The Secrets at Ocean’s Edge
Set on the coast of Western Australia during the Great Depression years, this is the story of four members of a family dealing with the challenges of life during that difficult period and all the while keeping secrets, some even from themselves.
Ernie fails at a farming enterprise and takes his family to Dongarra, where he embarks on a new guesthouse venture and is convinced that “life would come good for them.” Lily is his long-suffering wife with social aspirations who tries to ingratiate herself with the “right sort” and influential members of the close-knit community. Their daughter Girlie is the sensitive child who has to try and fit into this new environment. And then there is Tommy, Lily’s itinerant shell-shocked brother, who still suffers hallucinations and nightmares generated by the trenches of World War I.

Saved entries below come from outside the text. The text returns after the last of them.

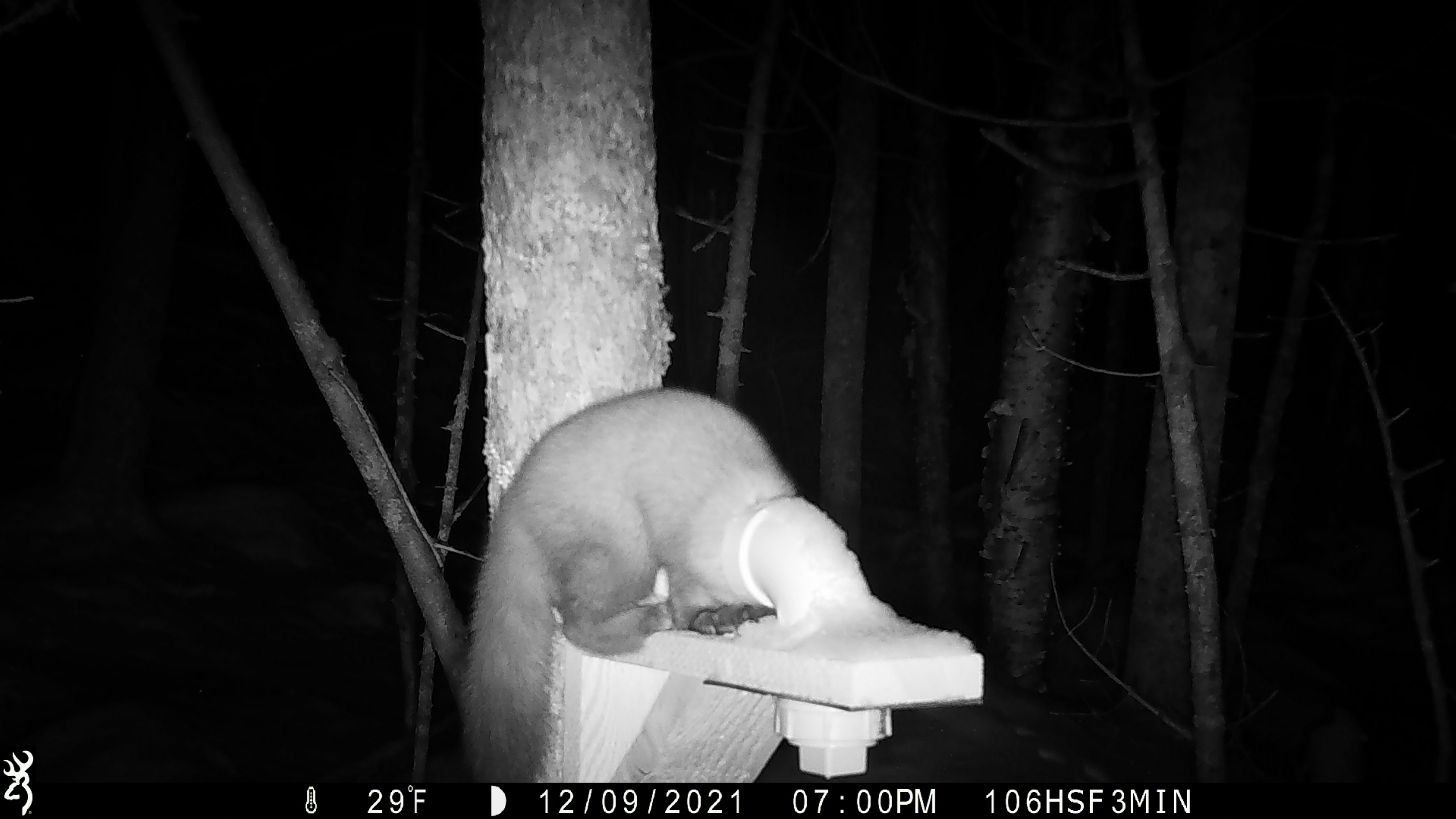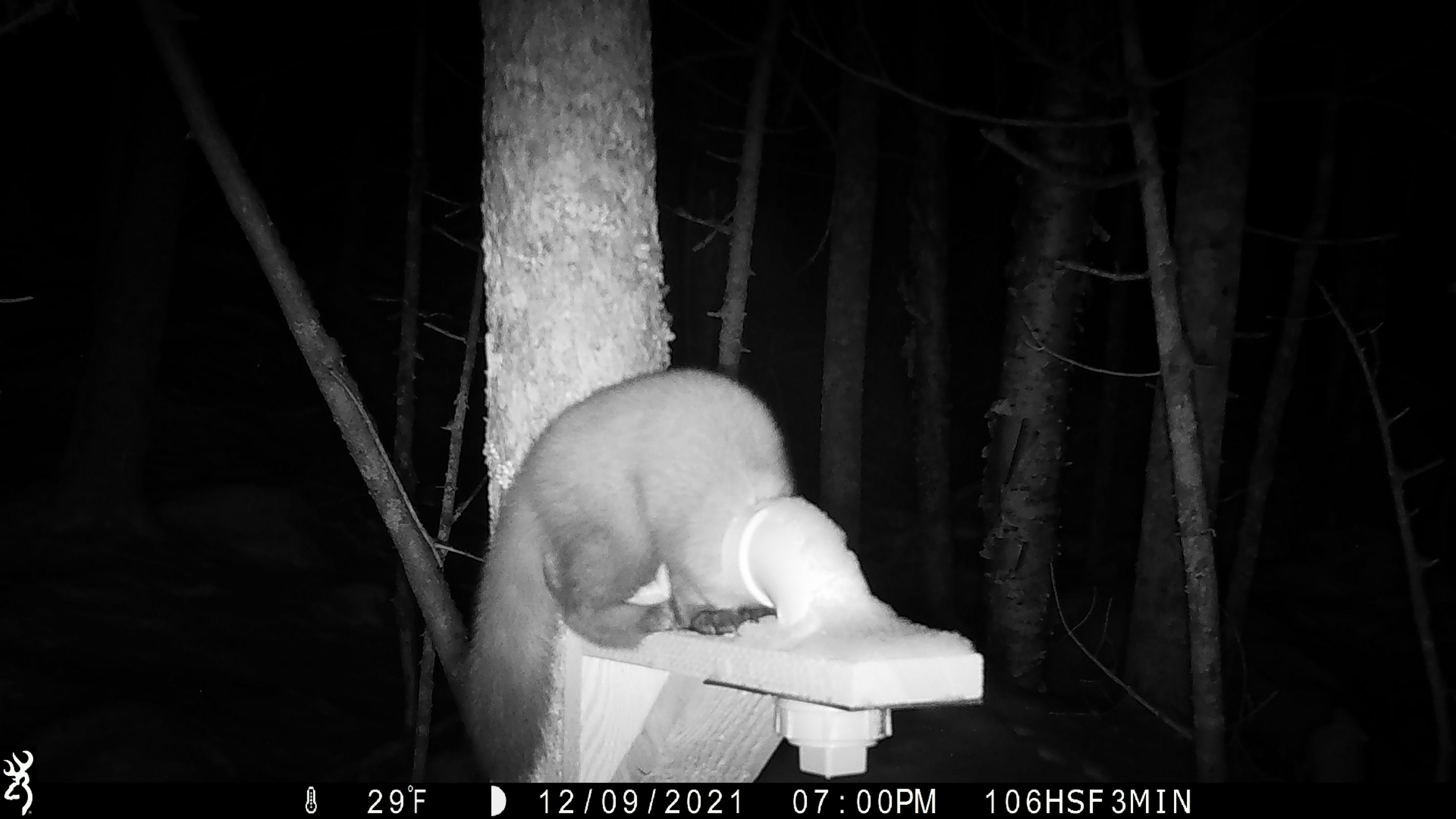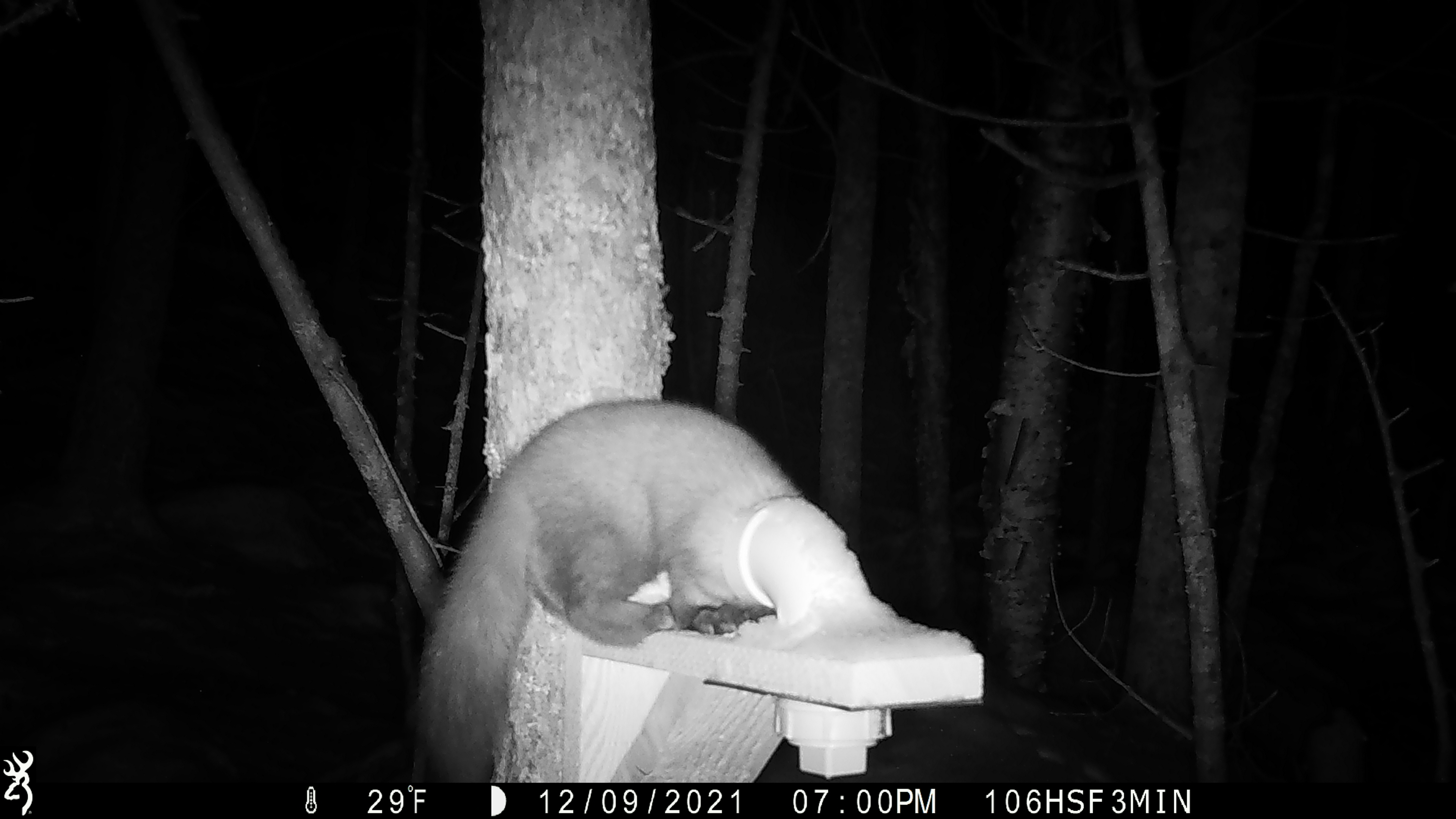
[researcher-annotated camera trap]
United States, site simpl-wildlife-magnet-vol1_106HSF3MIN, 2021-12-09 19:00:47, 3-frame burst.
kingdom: Animalia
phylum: Chordata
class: Mammalia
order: Carnivora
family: Mustelidae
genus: Martes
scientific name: Martes americana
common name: american marten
American marten (Martes americana).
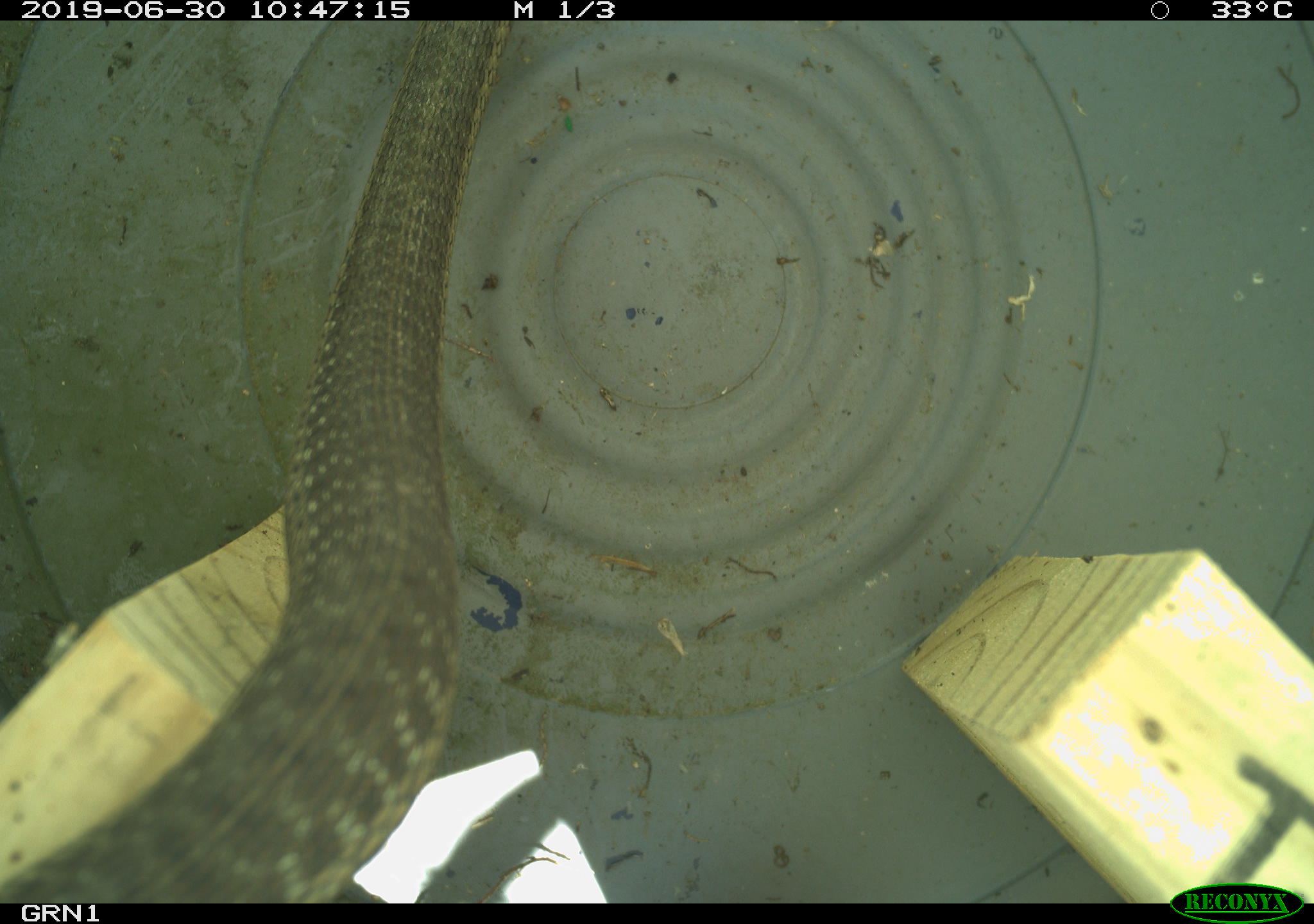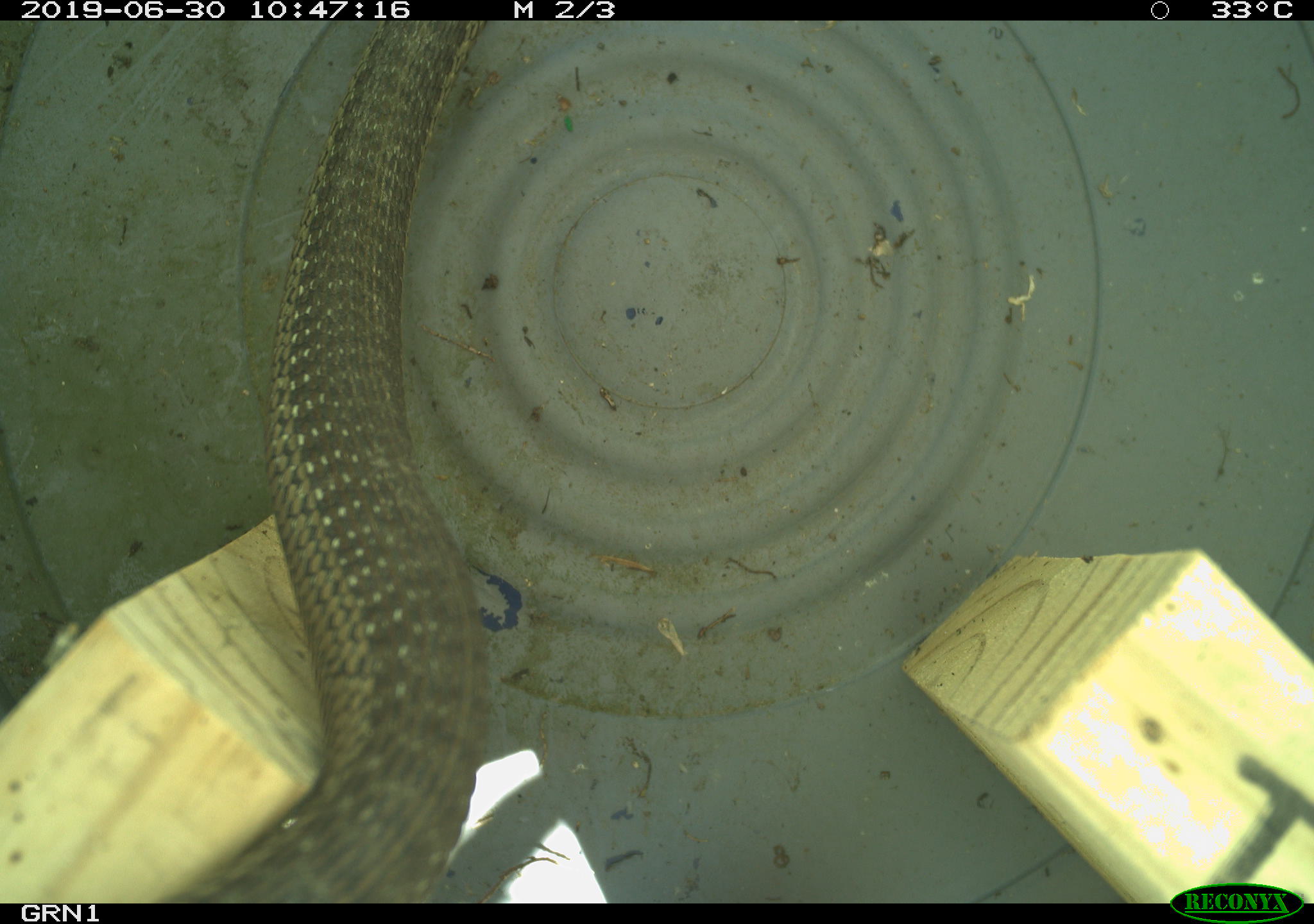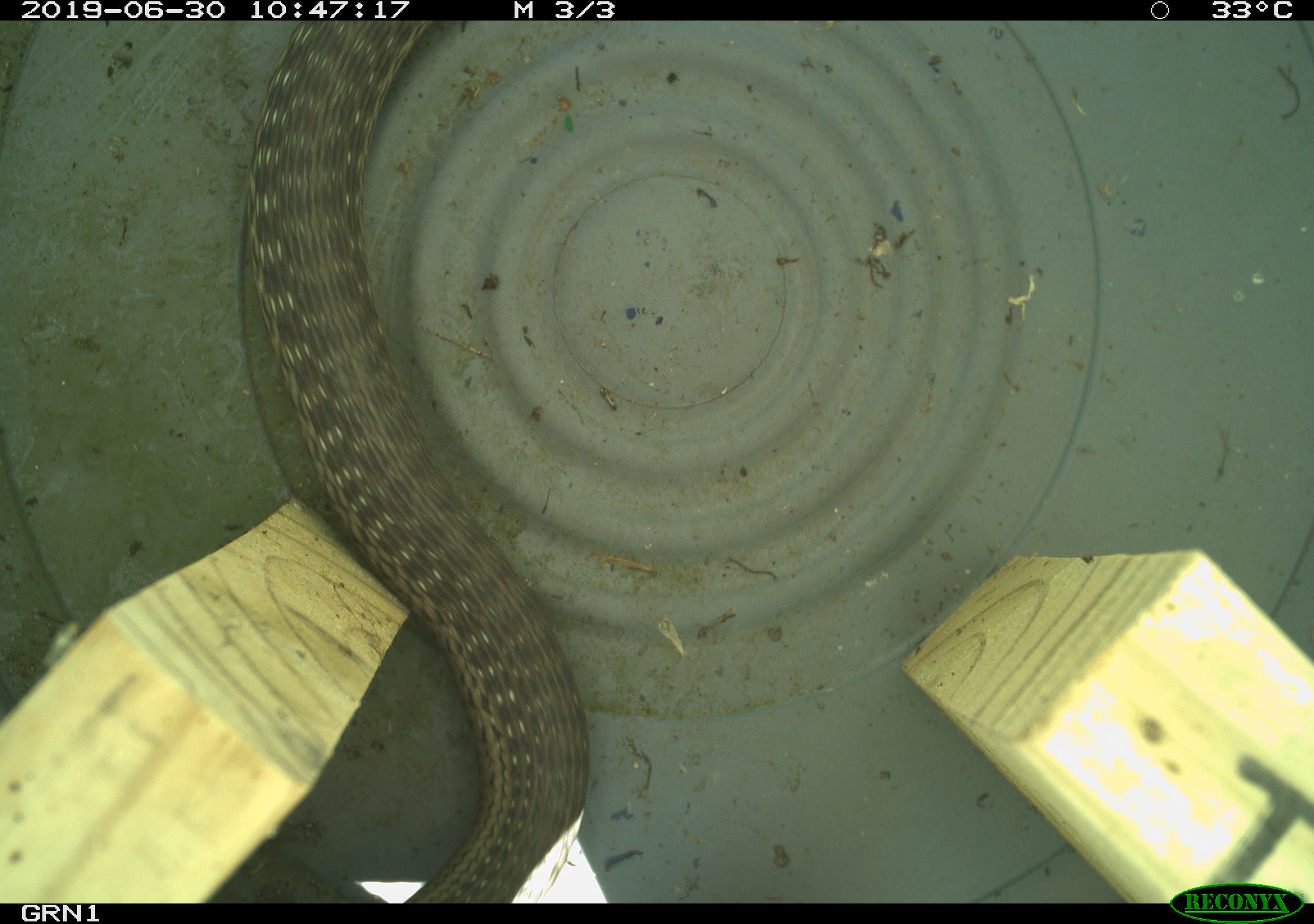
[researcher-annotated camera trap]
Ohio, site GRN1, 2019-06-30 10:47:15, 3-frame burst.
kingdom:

Through these four points of view there is a tender unravelling of the many misunderstandings, lies, broken promises, and hidden secrets that have woven these characters together. Tommy is gut-wrenchingly tragic, and Lily is particularly well-written and perhaps the most intriguing. The background research and 1930s atmosphere are excellent, and all the characters behave in a manner appropriate to their place in history, including their uncomfortable attitude towards Aboriginal people. As with other novels that are inspired by their authors’ ancestry, here you will find that special extra quality of storytelling that is only found in truth.
If you enjoyed similar recent Australian novels such as Joy Rhoades’ The Woolgrower’s Companion, Lucy Treloar’s Salt Creek, Lisa Bigelow’s We That Are Left, and Rosalie Ham’s The Dressmaker, then this is definitely for you.